Before he got there, however, his vision became cloudy and he nearly stumbled into the wall. Jungle foliage crowded around him, pressed against his every sense. Anger, intense and burning, oozed from every pore in a girl. Darkness and light warred within, tearing at her.
And then, the vision was gone.
Shaking his head, he walked into the cockpit and sat down in the pilot's seat.
"A vision, you saw, yes?"
"A girl," Vek said and Yoda raised an eyebrow. "Surrounded by darkness."
The Grand Master closed his eyes, concentrated. "Yes, a vision of the future, perhaps."
T3 bleeped and rotated its head to regard him. On the three dimensional map, three planets rose above the rest.
"Dantooine, Onderon and Coruscant," Vek said. "Is that where the Jedi are?" T3 bleeped confirmation. "What about the Sith?"
The faithful droid blooped again and the map changed. A small group of stars popped up, centering on a particular system.
"Korriban," Vek said, the taste in his mouth turning. "Why do the Sith continue to return to Korriban?" He punched a few buttons. "They've built themselves a small empire again. What about the Republic?"
T3 whirred and accessed data. Words appeared on the view screen.
"There is no Republic?" Vek was surprised, but only a little. "People have a hard time agreeing on much of anything. Especially with politicians around, sewing division."
Most of the systems of the known galaxy were independent. "That will make it easier for the Sith to expand," Vek said, then thought of Palpatine. The former emperor would no doubt find that encouraging.

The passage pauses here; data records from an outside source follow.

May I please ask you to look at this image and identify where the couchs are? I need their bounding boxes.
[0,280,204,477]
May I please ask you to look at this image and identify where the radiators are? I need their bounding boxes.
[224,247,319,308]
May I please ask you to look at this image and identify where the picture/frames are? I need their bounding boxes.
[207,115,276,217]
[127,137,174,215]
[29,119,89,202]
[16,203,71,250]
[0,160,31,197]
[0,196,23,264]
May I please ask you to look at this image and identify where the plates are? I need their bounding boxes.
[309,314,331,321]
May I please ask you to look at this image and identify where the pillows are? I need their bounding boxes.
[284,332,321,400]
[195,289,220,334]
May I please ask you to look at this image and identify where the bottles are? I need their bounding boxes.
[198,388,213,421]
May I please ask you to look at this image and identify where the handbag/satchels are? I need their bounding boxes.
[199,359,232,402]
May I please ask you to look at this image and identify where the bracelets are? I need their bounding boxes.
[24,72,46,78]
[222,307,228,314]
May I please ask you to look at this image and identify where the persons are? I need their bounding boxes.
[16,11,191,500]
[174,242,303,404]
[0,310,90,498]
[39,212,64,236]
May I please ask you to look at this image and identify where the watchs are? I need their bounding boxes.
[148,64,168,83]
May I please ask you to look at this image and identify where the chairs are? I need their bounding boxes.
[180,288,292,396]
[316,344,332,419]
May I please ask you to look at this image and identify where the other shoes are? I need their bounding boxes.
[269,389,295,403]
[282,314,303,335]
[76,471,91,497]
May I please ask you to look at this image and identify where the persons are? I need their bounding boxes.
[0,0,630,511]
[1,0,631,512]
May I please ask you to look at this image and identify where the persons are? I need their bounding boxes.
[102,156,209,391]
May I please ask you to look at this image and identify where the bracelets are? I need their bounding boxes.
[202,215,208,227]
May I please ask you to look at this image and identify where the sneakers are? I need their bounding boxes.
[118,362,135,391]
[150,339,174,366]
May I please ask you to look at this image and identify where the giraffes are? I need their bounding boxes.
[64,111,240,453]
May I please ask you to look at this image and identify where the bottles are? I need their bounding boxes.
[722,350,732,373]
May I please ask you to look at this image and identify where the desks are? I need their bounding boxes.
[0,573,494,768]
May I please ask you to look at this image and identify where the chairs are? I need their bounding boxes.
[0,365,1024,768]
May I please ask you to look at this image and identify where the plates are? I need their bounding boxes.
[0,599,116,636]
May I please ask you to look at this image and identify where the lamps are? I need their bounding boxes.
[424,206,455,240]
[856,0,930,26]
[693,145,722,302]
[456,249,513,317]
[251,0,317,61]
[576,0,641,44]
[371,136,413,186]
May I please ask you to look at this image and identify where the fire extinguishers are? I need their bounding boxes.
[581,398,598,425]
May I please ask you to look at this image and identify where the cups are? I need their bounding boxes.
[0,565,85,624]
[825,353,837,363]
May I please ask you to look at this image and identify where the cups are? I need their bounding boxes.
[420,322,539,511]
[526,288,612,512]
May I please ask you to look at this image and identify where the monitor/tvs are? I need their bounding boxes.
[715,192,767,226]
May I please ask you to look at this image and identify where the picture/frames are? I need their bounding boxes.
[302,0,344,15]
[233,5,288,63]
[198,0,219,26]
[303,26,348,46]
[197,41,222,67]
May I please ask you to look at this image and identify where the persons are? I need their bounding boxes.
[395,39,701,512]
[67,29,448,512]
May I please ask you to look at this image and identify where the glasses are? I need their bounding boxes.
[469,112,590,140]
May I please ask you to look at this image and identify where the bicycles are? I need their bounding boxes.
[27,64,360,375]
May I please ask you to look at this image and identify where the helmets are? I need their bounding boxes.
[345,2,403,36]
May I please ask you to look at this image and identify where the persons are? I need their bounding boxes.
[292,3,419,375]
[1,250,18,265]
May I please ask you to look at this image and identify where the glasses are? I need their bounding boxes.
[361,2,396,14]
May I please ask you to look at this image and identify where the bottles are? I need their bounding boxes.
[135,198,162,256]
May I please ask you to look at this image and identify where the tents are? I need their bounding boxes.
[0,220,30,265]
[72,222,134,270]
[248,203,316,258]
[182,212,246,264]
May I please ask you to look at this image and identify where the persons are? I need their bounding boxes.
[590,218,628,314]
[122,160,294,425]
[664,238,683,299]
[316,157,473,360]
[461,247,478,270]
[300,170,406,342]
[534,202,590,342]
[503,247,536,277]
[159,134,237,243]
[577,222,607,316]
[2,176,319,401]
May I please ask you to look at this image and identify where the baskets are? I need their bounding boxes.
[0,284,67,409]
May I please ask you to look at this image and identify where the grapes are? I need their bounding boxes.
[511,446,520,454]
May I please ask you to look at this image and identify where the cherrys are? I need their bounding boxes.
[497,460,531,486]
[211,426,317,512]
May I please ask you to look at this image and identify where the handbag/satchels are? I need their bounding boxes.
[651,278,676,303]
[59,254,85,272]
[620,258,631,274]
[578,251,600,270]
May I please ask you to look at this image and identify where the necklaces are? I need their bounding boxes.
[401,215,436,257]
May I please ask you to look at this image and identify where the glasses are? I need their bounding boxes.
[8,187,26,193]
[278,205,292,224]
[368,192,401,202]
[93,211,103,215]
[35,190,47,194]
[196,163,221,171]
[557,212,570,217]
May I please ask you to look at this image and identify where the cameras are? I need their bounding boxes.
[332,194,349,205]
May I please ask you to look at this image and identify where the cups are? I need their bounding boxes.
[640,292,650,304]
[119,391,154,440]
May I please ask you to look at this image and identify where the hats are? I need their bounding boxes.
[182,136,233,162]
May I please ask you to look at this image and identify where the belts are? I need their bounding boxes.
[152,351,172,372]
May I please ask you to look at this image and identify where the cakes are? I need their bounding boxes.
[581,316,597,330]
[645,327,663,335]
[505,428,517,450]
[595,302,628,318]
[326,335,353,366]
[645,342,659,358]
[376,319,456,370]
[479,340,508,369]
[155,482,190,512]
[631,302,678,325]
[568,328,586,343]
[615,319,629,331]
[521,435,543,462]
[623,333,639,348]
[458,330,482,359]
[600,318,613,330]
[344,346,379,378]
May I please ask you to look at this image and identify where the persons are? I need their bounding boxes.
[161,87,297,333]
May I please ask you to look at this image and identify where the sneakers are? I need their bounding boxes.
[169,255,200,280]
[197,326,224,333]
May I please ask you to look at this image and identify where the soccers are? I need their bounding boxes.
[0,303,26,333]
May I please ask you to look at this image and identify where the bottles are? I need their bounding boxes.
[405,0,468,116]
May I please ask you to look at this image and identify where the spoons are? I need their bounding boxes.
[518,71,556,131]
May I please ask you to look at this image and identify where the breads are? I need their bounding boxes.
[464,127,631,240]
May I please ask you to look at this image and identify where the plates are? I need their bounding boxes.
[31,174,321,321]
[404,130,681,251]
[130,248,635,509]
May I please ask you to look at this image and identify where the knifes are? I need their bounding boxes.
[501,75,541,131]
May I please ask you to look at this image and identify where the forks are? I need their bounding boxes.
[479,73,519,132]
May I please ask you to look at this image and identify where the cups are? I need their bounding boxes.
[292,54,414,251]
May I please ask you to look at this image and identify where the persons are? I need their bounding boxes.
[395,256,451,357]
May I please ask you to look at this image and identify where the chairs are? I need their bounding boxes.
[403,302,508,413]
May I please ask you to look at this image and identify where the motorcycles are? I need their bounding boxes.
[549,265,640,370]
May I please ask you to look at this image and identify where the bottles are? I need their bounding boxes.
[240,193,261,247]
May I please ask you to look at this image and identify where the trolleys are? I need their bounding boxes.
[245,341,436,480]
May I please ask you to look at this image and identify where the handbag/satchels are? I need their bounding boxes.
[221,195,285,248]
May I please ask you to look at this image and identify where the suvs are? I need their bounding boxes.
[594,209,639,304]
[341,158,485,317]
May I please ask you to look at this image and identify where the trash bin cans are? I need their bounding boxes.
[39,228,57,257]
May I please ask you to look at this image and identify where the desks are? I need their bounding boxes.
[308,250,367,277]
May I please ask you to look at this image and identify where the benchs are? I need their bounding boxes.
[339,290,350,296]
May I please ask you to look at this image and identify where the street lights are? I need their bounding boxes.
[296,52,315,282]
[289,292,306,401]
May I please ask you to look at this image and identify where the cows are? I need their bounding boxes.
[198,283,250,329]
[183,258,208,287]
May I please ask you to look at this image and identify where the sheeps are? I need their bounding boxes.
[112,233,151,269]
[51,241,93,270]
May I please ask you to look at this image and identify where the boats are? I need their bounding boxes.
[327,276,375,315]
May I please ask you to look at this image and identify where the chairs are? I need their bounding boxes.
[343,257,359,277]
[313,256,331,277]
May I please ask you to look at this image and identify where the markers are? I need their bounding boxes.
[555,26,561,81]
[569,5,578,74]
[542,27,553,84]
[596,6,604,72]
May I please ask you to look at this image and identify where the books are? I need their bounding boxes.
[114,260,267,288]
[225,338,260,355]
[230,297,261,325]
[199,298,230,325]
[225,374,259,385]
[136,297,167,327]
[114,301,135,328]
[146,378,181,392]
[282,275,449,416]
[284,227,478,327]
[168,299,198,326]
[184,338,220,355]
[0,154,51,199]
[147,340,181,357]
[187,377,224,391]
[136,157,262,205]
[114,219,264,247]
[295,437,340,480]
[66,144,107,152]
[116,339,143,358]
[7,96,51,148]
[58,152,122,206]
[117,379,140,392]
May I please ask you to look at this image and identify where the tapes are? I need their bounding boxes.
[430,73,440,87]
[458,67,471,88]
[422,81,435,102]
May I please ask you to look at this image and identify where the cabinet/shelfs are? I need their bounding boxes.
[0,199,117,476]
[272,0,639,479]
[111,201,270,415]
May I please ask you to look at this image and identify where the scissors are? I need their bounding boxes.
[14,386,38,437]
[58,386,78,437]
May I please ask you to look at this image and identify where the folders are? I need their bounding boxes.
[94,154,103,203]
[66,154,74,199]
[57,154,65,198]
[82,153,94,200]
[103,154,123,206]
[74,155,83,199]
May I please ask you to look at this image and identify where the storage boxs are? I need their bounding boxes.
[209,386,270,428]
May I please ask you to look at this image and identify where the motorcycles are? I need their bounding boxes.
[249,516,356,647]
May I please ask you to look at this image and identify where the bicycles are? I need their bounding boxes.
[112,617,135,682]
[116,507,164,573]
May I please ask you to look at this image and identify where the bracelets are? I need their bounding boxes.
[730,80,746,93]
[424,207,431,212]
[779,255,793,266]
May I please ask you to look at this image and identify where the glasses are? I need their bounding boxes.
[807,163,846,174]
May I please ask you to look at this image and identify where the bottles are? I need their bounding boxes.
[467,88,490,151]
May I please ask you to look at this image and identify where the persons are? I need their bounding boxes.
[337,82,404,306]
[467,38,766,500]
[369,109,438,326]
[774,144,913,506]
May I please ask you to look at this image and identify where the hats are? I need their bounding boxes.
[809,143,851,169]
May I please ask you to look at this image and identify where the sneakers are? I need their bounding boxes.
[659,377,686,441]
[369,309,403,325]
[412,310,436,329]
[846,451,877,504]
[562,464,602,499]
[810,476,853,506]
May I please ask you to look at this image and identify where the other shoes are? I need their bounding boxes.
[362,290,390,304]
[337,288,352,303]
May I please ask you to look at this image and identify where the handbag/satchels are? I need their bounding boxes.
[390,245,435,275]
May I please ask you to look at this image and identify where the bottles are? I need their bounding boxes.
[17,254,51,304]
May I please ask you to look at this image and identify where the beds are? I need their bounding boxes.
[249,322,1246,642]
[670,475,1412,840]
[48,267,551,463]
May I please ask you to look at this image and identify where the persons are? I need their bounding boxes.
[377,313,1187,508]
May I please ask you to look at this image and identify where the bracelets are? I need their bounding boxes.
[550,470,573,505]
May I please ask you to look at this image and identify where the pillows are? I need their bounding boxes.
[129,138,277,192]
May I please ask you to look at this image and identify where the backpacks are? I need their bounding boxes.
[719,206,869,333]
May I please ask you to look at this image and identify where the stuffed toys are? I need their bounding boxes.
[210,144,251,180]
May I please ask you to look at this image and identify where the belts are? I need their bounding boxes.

"It reminds me of the way it was when I first came here," Vek said. "Except for the Republic not existing," he mused.
Turning to T3, he said, "We should get moving. Set course for Dantooine. Let's have a look at these new Jedi." Faithful as ever, T3 set course. The hyperdrive crackled to life. Vek sat in the pilot's seat, remembering old friends, long gone. The corners of his mouth turned down and he averted his gaze to the floorboards as the panorama of stars melded together, and the Ebon Hawk slipped into hyperspace.